▶ EXERCISE OBJECTIVE: Copy the rows below verbatim, starting at the line that contains "How far apart" and ending at the last row, both included.

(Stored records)

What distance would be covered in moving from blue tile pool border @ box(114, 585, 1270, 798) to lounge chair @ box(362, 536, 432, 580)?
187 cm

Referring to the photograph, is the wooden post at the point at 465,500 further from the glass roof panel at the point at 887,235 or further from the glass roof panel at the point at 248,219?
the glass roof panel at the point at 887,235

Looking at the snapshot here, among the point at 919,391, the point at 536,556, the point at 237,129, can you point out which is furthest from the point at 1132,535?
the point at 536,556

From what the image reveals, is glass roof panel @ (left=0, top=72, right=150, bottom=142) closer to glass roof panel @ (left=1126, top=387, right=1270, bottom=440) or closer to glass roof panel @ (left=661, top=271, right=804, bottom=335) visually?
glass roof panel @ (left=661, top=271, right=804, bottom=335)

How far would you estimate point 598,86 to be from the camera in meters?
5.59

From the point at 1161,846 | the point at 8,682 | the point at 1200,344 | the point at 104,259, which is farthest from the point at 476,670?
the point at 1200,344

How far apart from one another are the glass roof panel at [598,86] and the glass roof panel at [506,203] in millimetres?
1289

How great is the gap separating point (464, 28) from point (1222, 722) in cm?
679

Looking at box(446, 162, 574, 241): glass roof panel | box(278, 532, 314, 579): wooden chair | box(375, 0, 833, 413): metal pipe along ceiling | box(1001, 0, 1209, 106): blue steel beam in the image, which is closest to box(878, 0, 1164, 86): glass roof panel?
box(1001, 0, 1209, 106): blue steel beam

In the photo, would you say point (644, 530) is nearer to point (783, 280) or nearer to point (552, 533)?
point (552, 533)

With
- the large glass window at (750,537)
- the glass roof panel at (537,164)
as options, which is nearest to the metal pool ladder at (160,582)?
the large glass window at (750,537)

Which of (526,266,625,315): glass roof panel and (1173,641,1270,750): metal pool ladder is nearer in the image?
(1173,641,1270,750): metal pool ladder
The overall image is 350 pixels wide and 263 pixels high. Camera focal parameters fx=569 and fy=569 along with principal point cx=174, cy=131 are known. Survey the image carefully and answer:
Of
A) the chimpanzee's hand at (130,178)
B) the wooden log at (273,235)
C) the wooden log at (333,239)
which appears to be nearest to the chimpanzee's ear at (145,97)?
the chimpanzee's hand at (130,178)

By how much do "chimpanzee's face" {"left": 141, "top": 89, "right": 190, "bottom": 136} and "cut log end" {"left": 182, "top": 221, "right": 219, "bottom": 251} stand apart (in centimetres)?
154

▶ FULL SOLUTION:
How far apart from one another are the glass roof panel at [598,86] and the glass roof panel at [506,203] in millimetres?
1289

How great is the gap separating point (464, 28) from point (1222, 722) in cm?
679

Looking at box(446, 162, 574, 241): glass roof panel | box(278, 532, 314, 579): wooden chair | box(375, 0, 833, 413): metal pipe along ceiling | box(1001, 0, 1209, 106): blue steel beam in the image, which is closest to box(878, 0, 1164, 86): glass roof panel?
box(1001, 0, 1209, 106): blue steel beam

In the photo, would you say point (644, 530) is nearer to point (783, 280) or nearer to point (552, 533)?
point (552, 533)

With
- the large glass window at (750,537)
- the glass roof panel at (537,164)
as options, which is nearest to the metal pool ladder at (160,582)?
the large glass window at (750,537)

Which of (526,266,625,315): glass roof panel and (1173,641,1270,750): metal pool ladder is nearer in the image?
(1173,641,1270,750): metal pool ladder
The overall image is 350 pixels wide and 263 pixels high. Camera focal parameters fx=569 and fy=569 along with principal point cx=174, cy=131 are known. Survey the image carefully and answer:
Of
A) the chimpanzee's hand at (130,178)
B) the wooden log at (273,235)
C) the wooden log at (333,239)
which appears to be nearest to the chimpanzee's ear at (145,97)?
the chimpanzee's hand at (130,178)

By how much do "chimpanzee's face" {"left": 141, "top": 89, "right": 190, "bottom": 136} and "cut log end" {"left": 182, "top": 221, "right": 219, "bottom": 251} stand apart (in centimetres)?
154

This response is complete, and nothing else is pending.